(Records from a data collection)
***
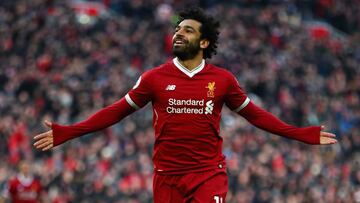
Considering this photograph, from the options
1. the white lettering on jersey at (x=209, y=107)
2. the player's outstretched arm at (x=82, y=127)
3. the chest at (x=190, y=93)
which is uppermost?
the chest at (x=190, y=93)

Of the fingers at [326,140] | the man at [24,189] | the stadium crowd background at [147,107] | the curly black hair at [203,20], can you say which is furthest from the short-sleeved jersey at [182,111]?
the stadium crowd background at [147,107]

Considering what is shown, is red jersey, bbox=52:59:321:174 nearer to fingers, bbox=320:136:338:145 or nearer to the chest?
the chest

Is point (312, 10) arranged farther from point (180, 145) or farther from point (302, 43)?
point (180, 145)

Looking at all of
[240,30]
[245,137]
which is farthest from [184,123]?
[240,30]

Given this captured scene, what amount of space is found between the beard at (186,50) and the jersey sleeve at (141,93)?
0.29 m

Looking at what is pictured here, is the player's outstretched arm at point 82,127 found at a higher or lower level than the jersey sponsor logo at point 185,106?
lower

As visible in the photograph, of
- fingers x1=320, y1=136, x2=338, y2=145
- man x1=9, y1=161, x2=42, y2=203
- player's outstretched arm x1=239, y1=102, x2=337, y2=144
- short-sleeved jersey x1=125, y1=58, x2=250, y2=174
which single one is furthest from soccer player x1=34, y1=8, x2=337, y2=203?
man x1=9, y1=161, x2=42, y2=203

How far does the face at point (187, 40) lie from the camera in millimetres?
8797

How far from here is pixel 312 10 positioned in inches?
1203

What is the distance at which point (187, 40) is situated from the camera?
8844mm

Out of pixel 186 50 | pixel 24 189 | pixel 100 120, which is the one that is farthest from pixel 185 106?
pixel 24 189

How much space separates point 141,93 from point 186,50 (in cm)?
49

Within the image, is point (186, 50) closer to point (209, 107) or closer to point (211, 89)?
point (211, 89)

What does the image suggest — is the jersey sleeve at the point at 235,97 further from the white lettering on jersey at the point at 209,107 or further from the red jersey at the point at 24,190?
the red jersey at the point at 24,190
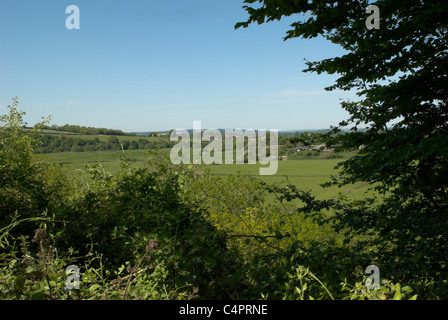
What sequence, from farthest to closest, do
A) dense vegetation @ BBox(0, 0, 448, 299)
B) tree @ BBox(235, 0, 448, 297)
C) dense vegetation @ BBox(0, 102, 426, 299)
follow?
tree @ BBox(235, 0, 448, 297) → dense vegetation @ BBox(0, 0, 448, 299) → dense vegetation @ BBox(0, 102, 426, 299)

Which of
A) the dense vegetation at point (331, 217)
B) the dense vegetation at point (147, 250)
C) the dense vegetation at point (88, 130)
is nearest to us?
the dense vegetation at point (147, 250)

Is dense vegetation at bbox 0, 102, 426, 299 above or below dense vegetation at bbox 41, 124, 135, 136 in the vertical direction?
below

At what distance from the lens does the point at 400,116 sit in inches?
147

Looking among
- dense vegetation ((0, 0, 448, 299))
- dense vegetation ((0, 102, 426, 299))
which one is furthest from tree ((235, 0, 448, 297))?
dense vegetation ((0, 102, 426, 299))

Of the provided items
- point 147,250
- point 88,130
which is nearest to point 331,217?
point 147,250

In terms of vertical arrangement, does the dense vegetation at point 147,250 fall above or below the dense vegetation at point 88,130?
below

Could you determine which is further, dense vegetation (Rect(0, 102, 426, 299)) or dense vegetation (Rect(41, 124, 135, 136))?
dense vegetation (Rect(41, 124, 135, 136))

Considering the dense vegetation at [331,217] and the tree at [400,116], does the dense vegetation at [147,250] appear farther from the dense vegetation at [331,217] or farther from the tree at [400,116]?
the tree at [400,116]

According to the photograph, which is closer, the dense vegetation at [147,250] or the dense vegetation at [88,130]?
the dense vegetation at [147,250]

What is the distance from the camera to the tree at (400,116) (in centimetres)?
281

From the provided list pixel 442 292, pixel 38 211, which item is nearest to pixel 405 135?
pixel 442 292

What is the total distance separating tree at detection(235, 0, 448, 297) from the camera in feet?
9.21

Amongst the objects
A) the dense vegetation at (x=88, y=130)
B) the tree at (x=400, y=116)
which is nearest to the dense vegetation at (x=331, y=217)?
→ the tree at (x=400, y=116)

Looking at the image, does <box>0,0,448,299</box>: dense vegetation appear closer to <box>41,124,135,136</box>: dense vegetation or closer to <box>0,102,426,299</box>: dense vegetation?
<box>0,102,426,299</box>: dense vegetation
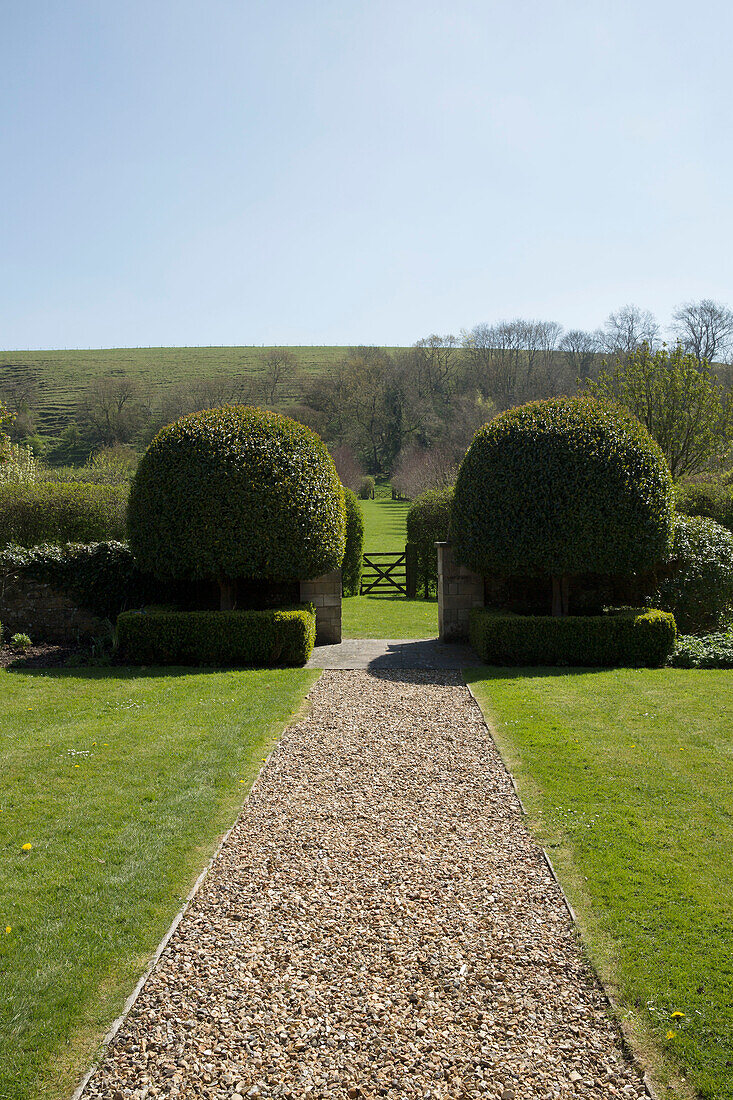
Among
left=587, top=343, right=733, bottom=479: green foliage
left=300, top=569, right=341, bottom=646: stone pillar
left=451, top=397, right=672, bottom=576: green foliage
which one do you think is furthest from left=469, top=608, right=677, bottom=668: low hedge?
left=587, top=343, right=733, bottom=479: green foliage

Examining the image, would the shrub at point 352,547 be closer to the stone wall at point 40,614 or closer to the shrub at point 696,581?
the stone wall at point 40,614

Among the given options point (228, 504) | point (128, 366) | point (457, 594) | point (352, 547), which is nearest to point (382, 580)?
point (352, 547)

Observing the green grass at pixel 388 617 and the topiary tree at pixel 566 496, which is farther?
***
Stated task: Your task is to copy word for word the lines from the line containing "What is the distance from" to the end of the listing, both included, and to drop any pictures.

Exercise solution:
What is the distance from the camera to the tree at (400,116) (in centimetres)?
281

From the provided list pixel 442 292, pixel 38 211, which item is nearest to pixel 405 135?
pixel 442 292

What is the total distance separating tree at detection(235, 0, 448, 297) from the camera in feet?
9.21

Amongst the objects
A) the dense vegetation at (x=88, y=130)
B) the tree at (x=400, y=116)
which is nearest to the dense vegetation at (x=331, y=217)?
→ the tree at (x=400, y=116)

Looking at the image, does <box>0,0,448,299</box>: dense vegetation appear closer to <box>41,124,135,136</box>: dense vegetation or closer to <box>0,102,426,299</box>: dense vegetation?
<box>0,102,426,299</box>: dense vegetation
Among
left=587, top=343, right=733, bottom=479: green foliage
left=300, top=569, right=341, bottom=646: stone pillar
left=451, top=397, right=672, bottom=576: green foliage
which one do you think is furthest from left=469, top=608, right=677, bottom=668: low hedge?
left=587, top=343, right=733, bottom=479: green foliage

Examining the image, would the shrub at point 352,547 be closer to the stone wall at point 40,614 or closer to the shrub at point 696,581?
the stone wall at point 40,614

Among the given options point (228, 504) | point (128, 366) | point (457, 594) | point (352, 547), which is nearest to point (382, 580)?
point (352, 547)

Observing the green grass at pixel 388 617 and the topiary tree at pixel 566 496, which is farther?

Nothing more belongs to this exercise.